### Do this
Convert every item below into a JSON array of strings with one string per line, omitting blank lines.

### Source records
== == ==
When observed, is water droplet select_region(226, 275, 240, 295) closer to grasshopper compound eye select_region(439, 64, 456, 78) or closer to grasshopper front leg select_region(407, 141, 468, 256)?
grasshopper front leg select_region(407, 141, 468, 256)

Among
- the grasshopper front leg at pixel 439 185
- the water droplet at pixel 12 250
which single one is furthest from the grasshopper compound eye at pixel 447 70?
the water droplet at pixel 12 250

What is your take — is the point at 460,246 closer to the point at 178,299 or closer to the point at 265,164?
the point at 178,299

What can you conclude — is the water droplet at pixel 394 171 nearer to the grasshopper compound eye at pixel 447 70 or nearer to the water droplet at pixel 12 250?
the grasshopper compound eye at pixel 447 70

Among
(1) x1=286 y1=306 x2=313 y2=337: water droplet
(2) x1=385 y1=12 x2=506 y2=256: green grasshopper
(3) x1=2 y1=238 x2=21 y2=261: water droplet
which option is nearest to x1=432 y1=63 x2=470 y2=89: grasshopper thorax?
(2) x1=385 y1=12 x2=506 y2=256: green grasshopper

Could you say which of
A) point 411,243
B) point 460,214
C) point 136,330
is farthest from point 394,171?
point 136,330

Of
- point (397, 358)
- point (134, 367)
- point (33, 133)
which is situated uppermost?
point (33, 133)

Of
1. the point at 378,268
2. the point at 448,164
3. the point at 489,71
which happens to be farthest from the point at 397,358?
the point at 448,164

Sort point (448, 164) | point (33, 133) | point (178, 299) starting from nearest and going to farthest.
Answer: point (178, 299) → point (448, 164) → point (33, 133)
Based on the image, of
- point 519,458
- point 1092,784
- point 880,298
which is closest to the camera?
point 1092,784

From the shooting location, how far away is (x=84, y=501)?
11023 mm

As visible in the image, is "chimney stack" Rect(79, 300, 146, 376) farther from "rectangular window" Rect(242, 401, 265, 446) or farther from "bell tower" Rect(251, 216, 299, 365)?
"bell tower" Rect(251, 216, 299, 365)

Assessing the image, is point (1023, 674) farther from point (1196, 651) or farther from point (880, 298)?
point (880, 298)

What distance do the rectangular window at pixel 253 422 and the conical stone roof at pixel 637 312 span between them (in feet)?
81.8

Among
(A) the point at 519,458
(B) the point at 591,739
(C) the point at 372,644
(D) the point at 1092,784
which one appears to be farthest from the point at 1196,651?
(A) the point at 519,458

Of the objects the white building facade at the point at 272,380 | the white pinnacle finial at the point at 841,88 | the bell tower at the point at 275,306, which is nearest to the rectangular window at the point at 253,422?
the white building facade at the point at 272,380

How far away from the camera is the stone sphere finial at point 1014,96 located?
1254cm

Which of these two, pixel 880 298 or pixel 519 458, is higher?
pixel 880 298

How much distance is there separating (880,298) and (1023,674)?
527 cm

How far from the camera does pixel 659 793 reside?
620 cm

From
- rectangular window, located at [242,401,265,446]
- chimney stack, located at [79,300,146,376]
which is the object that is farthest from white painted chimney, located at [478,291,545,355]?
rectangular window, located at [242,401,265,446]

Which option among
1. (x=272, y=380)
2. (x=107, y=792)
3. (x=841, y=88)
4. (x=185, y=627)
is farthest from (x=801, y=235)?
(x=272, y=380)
== == ==
### Exercise answer
[
  "When observed, is water droplet select_region(226, 275, 240, 295) closer to grasshopper compound eye select_region(439, 64, 456, 78) or closer to grasshopper front leg select_region(407, 141, 468, 256)?",
  "grasshopper front leg select_region(407, 141, 468, 256)",
  "Among",
  "- the grasshopper front leg at pixel 439 185",
  "- the water droplet at pixel 12 250",
  "which single one is furthest from the grasshopper compound eye at pixel 447 70?",
  "the water droplet at pixel 12 250",
  "What is your take — is the point at 460,246 closer to the point at 178,299 or closer to the point at 265,164?",
  "the point at 178,299",
  "What can you conclude — is the water droplet at pixel 394 171 nearer to the grasshopper compound eye at pixel 447 70 or nearer to the water droplet at pixel 12 250?",
  "the grasshopper compound eye at pixel 447 70",
  "Among",
  "(1) x1=286 y1=306 x2=313 y2=337: water droplet",
  "(2) x1=385 y1=12 x2=506 y2=256: green grasshopper",
  "(3) x1=2 y1=238 x2=21 y2=261: water droplet",
  "which option is nearest to x1=432 y1=63 x2=470 y2=89: grasshopper thorax?",
  "(2) x1=385 y1=12 x2=506 y2=256: green grasshopper",
  "Could you say which of",
  "A) point 411,243",
  "B) point 460,214",
  "C) point 136,330",
  "is farthest from point 394,171?",
  "point 136,330",
  "Of",
  "- point (397, 358)",
  "- point (134, 367)",
  "- point (33, 133)",
  "which is situated uppermost?",
  "point (33, 133)",
  "Of",
  "1. the point at 378,268",
  "2. the point at 448,164",
  "3. the point at 489,71",
  "which happens to be farthest from the point at 397,358?",
  "the point at 448,164",
  "Sort point (448, 164) | point (33, 133) | point (178, 299) starting from nearest and going to farthest.",
  "Answer: point (178, 299) → point (448, 164) → point (33, 133)",
  "Based on the image, of",
  "- point 519,458",
  "- point 1092,784",
  "- point 880,298",
  "which is closest to the camera?",
  "point 1092,784",
  "From the shooting location, how far away is (x=84, y=501)?",
  "11023 mm",
  "As visible in the image, is \"chimney stack\" Rect(79, 300, 146, 376) farther from \"rectangular window\" Rect(242, 401, 265, 446) or farther from \"bell tower\" Rect(251, 216, 299, 365)?",
  "\"bell tower\" Rect(251, 216, 299, 365)",
  "Assessing the image, is point (1023, 674) farther from point (1196, 651) or farther from point (880, 298)?",
  "point (880, 298)",
  "What distance do the rectangular window at pixel 253 422 and the conical stone roof at pixel 637 312 span between them (in feet)?",
  "81.8",
  "Among",
  "(A) the point at 519,458",
  "(B) the point at 591,739",
  "(C) the point at 372,644",
  "(D) the point at 1092,784",
  "which one appears to be farthest from the point at 1196,651?",
  "(A) the point at 519,458",
  "Of the objects the white building facade at the point at 272,380 | the white pinnacle finial at the point at 841,88 | the bell tower at the point at 275,306, which is nearest to the rectangular window at the point at 253,422?",
  "the white building facade at the point at 272,380",
  "How far away from the camera is the stone sphere finial at point 1014,96 located?",
  "1254cm",
  "Which of these two, pixel 880 298 or pixel 519 458, is higher?",
  "pixel 880 298",
  "How much distance is there separating (880,298) and (1023,674)?",
  "527 cm",
  "How far from the camera does pixel 659 793 reside?",
  "620 cm",
  "From",
  "- rectangular window, located at [242,401,265,446]",
  "- chimney stack, located at [79,300,146,376]",
  "which is the object that is farthest from white painted chimney, located at [478,291,545,355]?",
  "rectangular window, located at [242,401,265,446]",
  "Which option among",
  "1. (x=272, y=380)",
  "2. (x=107, y=792)",
  "3. (x=841, y=88)",
  "4. (x=185, y=627)",
  "is farthest from (x=801, y=235)?",
  "(x=272, y=380)"
]